However, that being said, there's certainly nothing wrong with wanting to take a full or part time job either. It's entirely your choice.
I guess one recommendation might be to think about whether there is something you could do on your own terms, like starting up a small business that you can run from home so you'd be able to still look after the kid (and not have to just put all the money you earned into childcare) but also have something productive to do in your spare time. If you still have energy left after looking after your kid full time, I can certainly see why you'd want to use it.
If you are going to spend any proceeds you would earn on childcare and DVDS, its more or less a wash. You can work your whole life, more or less, your child is only going to be this age once. My mother sacrificed her career to become a stay at home mother and I immensely appreciate and respect her for it.
Seriously, fuck that guy, damn.
I just want to third this, because it is really, really important. I am so appreciative of all that my mother did for us by staying at home.
Have you considered part time study? You could do it from home in the moments when your baby is asleep, and it'd keep you busy whilst giving you extra qualifications for if you go back to full time work when your child/children are older.
That's a great idea. Four years off work, get a second degree with the OU or whatever - do something like Project Management or an MBA - kid goes to school, BAM! high-paid job. Damn, I wish I could get away with doing that now.
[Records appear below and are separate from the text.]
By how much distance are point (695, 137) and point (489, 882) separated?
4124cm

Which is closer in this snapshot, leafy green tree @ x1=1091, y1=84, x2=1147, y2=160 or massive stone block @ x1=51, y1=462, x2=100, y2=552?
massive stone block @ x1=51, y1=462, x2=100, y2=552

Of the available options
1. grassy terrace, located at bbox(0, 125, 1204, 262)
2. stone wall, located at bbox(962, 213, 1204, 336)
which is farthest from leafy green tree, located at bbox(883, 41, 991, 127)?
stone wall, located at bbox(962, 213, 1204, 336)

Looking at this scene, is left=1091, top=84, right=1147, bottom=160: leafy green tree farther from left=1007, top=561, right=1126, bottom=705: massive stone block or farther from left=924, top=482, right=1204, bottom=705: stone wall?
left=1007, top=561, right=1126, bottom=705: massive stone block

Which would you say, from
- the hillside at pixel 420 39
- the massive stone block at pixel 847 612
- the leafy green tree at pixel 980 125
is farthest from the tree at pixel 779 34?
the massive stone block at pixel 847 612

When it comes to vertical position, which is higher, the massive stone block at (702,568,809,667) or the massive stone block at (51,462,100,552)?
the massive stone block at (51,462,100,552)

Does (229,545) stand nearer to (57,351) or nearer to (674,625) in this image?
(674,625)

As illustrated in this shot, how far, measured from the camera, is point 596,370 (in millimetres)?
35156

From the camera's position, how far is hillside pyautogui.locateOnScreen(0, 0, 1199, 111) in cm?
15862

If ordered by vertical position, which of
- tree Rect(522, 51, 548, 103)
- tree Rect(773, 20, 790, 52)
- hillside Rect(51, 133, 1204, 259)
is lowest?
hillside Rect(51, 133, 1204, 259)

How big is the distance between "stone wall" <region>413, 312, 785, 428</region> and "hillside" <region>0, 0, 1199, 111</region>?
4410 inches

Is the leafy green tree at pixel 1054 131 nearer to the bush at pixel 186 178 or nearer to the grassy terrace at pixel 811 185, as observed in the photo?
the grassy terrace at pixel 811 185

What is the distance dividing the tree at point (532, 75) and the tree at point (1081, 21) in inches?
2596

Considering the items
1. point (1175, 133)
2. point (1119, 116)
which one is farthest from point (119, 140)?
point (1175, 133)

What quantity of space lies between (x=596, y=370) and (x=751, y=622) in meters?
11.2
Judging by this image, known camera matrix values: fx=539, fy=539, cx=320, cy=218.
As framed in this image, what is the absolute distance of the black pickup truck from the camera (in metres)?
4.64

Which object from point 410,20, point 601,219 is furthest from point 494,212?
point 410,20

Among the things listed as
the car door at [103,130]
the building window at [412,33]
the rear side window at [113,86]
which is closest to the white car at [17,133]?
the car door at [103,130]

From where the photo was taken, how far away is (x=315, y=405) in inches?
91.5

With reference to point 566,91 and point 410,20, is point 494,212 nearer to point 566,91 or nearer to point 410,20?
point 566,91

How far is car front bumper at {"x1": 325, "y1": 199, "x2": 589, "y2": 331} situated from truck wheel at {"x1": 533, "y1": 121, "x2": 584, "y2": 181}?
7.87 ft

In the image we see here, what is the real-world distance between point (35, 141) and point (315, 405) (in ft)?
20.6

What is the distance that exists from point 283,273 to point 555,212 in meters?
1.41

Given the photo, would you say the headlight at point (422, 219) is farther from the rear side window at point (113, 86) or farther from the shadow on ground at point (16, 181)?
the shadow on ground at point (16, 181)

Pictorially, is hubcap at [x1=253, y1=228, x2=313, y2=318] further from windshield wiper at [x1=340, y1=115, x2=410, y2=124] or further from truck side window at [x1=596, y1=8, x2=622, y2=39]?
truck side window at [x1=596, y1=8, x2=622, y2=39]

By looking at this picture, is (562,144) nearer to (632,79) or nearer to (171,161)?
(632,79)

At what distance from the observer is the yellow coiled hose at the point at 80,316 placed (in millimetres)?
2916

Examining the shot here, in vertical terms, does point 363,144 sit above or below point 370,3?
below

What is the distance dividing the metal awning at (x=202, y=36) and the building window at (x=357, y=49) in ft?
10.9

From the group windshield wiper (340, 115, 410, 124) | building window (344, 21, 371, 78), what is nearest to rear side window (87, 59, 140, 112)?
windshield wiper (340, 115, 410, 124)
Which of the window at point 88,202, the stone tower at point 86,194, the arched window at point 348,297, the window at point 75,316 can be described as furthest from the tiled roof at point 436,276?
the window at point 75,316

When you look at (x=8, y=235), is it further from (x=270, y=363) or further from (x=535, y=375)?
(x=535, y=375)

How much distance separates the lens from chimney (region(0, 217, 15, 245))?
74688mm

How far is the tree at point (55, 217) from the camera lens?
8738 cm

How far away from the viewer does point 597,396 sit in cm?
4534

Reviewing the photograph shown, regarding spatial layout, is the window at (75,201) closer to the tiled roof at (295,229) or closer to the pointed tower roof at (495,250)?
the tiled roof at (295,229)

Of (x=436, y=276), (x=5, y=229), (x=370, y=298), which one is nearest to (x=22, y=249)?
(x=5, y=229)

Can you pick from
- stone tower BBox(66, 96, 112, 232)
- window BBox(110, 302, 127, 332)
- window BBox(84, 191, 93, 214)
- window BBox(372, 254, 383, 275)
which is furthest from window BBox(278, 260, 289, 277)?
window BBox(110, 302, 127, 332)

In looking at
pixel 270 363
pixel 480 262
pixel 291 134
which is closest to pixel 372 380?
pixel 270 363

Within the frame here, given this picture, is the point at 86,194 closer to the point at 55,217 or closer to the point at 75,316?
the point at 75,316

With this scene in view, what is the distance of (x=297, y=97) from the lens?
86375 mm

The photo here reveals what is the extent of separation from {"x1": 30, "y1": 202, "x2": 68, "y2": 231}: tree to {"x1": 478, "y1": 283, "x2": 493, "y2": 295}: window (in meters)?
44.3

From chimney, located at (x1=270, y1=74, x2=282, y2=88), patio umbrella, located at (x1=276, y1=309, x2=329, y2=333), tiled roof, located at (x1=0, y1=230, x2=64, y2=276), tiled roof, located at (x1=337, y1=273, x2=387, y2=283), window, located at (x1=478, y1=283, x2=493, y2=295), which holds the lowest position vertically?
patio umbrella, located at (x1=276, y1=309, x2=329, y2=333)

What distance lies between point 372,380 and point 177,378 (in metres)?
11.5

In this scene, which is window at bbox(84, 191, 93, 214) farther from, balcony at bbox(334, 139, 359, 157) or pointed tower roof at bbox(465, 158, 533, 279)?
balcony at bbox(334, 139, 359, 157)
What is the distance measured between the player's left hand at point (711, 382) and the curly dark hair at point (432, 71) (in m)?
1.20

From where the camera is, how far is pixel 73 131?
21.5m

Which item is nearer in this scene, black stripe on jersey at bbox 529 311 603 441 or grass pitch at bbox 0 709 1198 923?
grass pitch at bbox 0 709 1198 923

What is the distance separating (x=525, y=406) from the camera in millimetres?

For example, my mother worked as a book-keeper for a small jewelry store for as long as I can remember during my childhood along with that of my two younger brothers. She was able to stay at home for most the time and mabye once a day had to go in for an hour and sometimes she could wait until my father got home from work.
That way, you can make a little money and you can spend time with your son.
Oh god no, my mother did that, she packed tights for most of my childhood, it made her miserable, so no worries there.
I like the idea of studying though, Id never thought of that. Id like to maybe look into that, so whoever suggested it thanks
― Dr. Seuss, Oh, the Places You'll Go!
Honestly, if you're in a position where you can stay at home w/o going into debt and can live pleasantly, I'd suggest getting a part time job. Your kid is old enough where some daycare (or a regular sitter) isn't going to be a big deal for him or you two, and honestly, you shouldn't feel guilty, BUT your interactions are essentially just your partner and the kid. It's not not at all surprising that you'd want to get out a bit.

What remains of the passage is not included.